# Merging dataset
## Basic Inner Join

Only keeps rows that exist in BOTH datasets.

As you can see, property 4 (in `property` df) and property 6 (in `prices` df) disappear.

In [1]:
import pandas as pd

properties = pd.DataFrame({
    "property_id": [1, 2, 3, 4, 5],
    "square_feet": [1800, 2200, 1200, 3000, 2500],
    "num_bedrooms": [3, 4, 2, 5, 4]
})

properties

Unnamed: 0,property_id,square_feet,num_bedrooms
0,1,1800,3
1,2,2200,4
2,3,1200,2
3,4,3000,5
4,5,2500,4


In [2]:
prices = pd.DataFrame({
    "property_id": [1, 2, 3, 5, 6],
    "price_thousand_usd": [250, 320, 180, 390, 410]
})

prices

Unnamed: 0,property_id,price_thousand_usd
0,1,250
1,2,320
2,3,180
3,5,390
4,6,410


In [3]:
merged_inner = pd.merge(left=properties, right=prices, on="property_id", how='inner')
merged_inner

Unnamed: 0,property_id,square_feet,num_bedrooms,price_thousand_usd
0,1,1800,3,250
1,2,2200,4,320
2,3,1200,2,180
3,5,2500,4,390


## Left join
- Keeps ALL rows from left dataset (properties)
- Missing matches become NaN
- Property 4 now has missing price

In [4]:
merged_left = pd.merge(left=properties, right=prices, on="property_id", how="left")
merged_left

Unnamed: 0,property_id,square_feet,num_bedrooms,price_thousand_usd
0,1,1800,3,250.0
1,2,2200,4,320.0
2,3,1200,2,180.0
3,4,3000,5,
4,5,2500,4,390.0


## Right join
- Keeps all rows from `prices`
- Property 6 appears with missing property info

In [5]:
merged_right = pd.merge(left=properties, right=prices, on="property_id", how="right")
merged_right

Unnamed: 0,property_id,square_feet,num_bedrooms,price_thousand_usd
0,1,1800.0,3.0,250
1,2,2200.0,4.0,320
2,3,1200.0,2.0,180
3,5,2500.0,4.0,390
4,6,,,410


## Outer Join (Full Join)
- Keeps everything
- Good for detecting mismatches
- Often used in data cleaning

In [6]:
merged_outer = pd.merge(left=properties, right=prices, on="property_id", how="outer")
merged_outer

Unnamed: 0,property_id,square_feet,num_bedrooms,price_thousand_usd
0,1,1800.0,3.0,250.0
1,2,2200.0,4.0,320.0
2,3,1200.0,2.0,180.0
3,4,3000.0,5.0,
4,5,2500.0,4.0,390.0
5,6,,,410.0


You can also set `indicator=True` when you do outer join.
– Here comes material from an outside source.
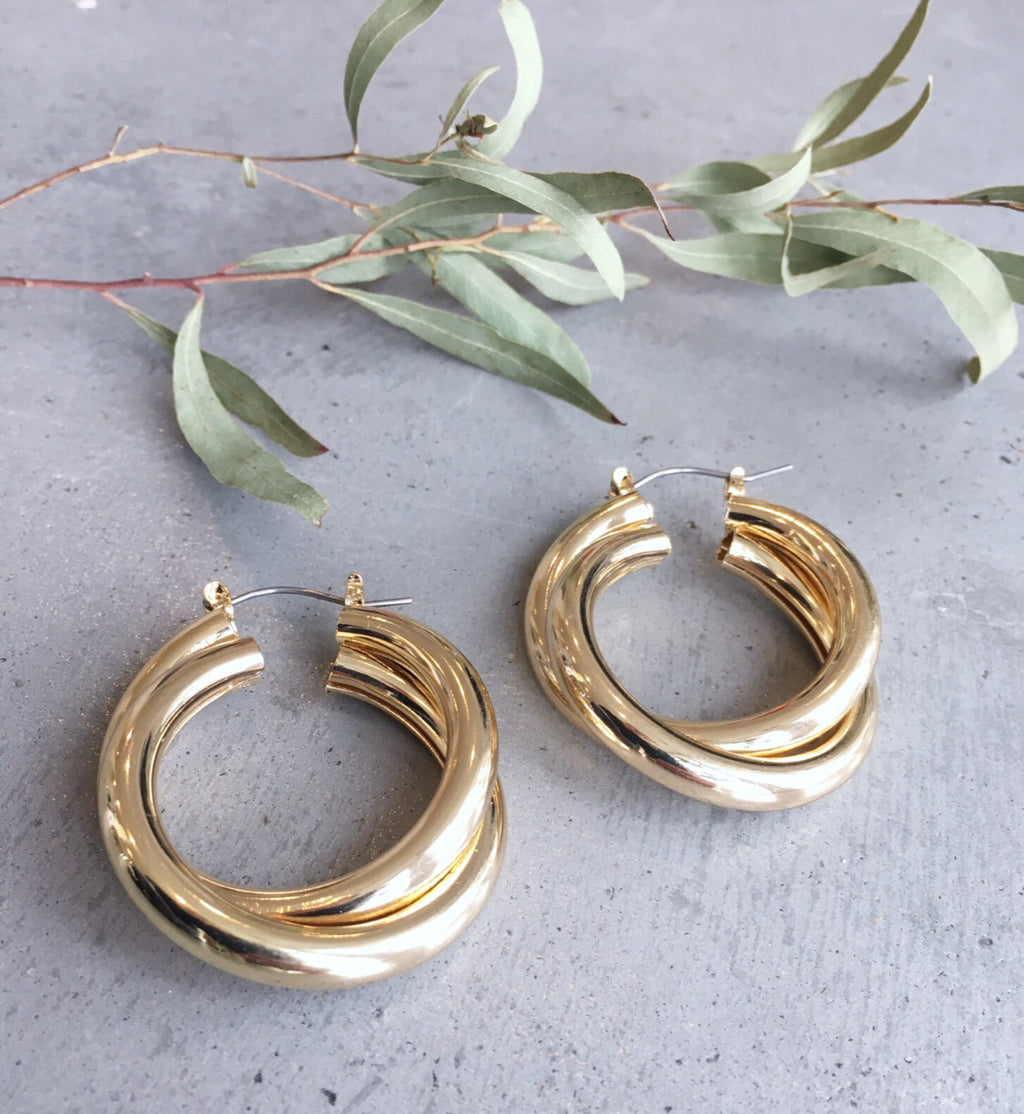 Gold Doubled Hoop Earring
This way, the new dataframe will have a new column called `_merge`, which is a categorical variable that has three possible values: `both`, `left_only`, `right_only`.

In [7]:
merged_outer = pd.merge(left=properties, right=prices,
                        on="property_id", how="outer", indicator=True)
merged_outer

Unnamed: 0,property_id,square_feet,num_bedrooms,price_thousand_usd,_merge
0,1,1800.0,3.0,250.0,both
1,2,2200.0,4.0,320.0,both
2,3,1200.0,2.0,180.0,both
3,4,3000.0,5.0,,left_only
4,5,2500.0,4.0,390.0,both
5,6,,,410.0,right_only


## Merge on Different Column Names

- Column names do not need to match
- Use `left_on` and `right_on`

In [9]:
prices_renamed = pd.DataFrame({
    "id": [1, 2, 3, 5, 6],
    "price_thousand_usd": [250, 320, 180, 390, 410]
})

pd.merge(left=properties, right=prices_renamed,
         left_on="property_id", right_on="id", how="inner")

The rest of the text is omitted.